While the backpack is not actually waterproof and doesn’t feature a rain cover, Pakuma has made sure all zippered compartments are protected from water ingress for as long as possible with flaps that protrude over the zip. Quite a fuss is made about the zips being YKK-branded, with Pakuma claiming they’re “the best in the world”, but we didn’t find the action quite as smooth as the self-repairing zippers on the Brenthaven Pro 15/17 Backpack. This is reasonable enough considering the Brenthaven costs nearly £100 more, but just don’t buy the marketing speak.
So far we’ve been a little disappointed with the layout and protection of the compartments, but the laptop pocket might change all that. Used in all of Pakuma’s bags, the company’s Cocoon system employs ribbed strips of high-density memory foam to protect your laptop from harm. Unlike Brenthaven’s panel system this protection is not rigid, so a strong, focused impact can still damage or destroy your laptop. However, the strips are carefully arranged so that there is at least one on every side of your machine – except the top flap, which to be fair is least likely to require it and is still thinly padded. The advantage to Pakuma’s system compared to Brenthaven’s is its greater flexibility, as you can even fit some really ‘fat’ laptops like the Novatech X70 CA Pro.

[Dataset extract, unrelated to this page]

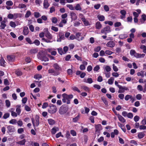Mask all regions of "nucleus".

In terms of protection it is on a level with the Dicota BacPac Xtreme and superior to what is found in many offerings at a similar price point – it’s just that the Pro 15/17 Backpack set very high standards and it’s difficult to settle for less. Given the price difference, though, we’ll be lenient and call Pakuma’s system decent to good – with its capacity to take laptops up to 17in a relatively rare bonus.
Perhaps the best part of the Akara K1 is how comfortable it is to carry and wear. The top carrying loop is surrounded by a very soft foam-like handgrip, which never hurts your fingers. The backpack has very thick padding with breathable mesh both in its back and on the height-adjustable shoulder straps, which offer adjustment at the top to accommodate the exact degree of shoulder support you want and length adjustment to determine how high or low the backpack rides.
In addition to the chest strap, which is common enough, there is a waist strap too with padded side sections. All straps seem solid and can be tightened ‘on the fly’. Our only minor complaint is that the thick padding on the Akara K1’s back is in two separate strips rather than one whole one, which can be less comfortable than competing models with complete back padding if you’re carrying something heavy that isn’t flat in the laptop pocket.
Overall, it’s easy enough to forgive the Akara K1’s failings due to its low price, as it can easily be found for under £40. It’s not the most attractive bag around, but that will make it less likely to be stolen, and materials feel solid even though they lack the quality of more expensive backpacks. We wouldn’t worry too much, however, as Pakuma does include a lifetime warranty.
The Pakuma Akara K1 backpack has its share of flaws, but is nonetheless above average considering its low price. If you take a little care due to the inadequate padding outside of its Cocoon laptop pocket, this backpack is a versatile, affordable and above all comfortable means of carrying your laptop and other bits around.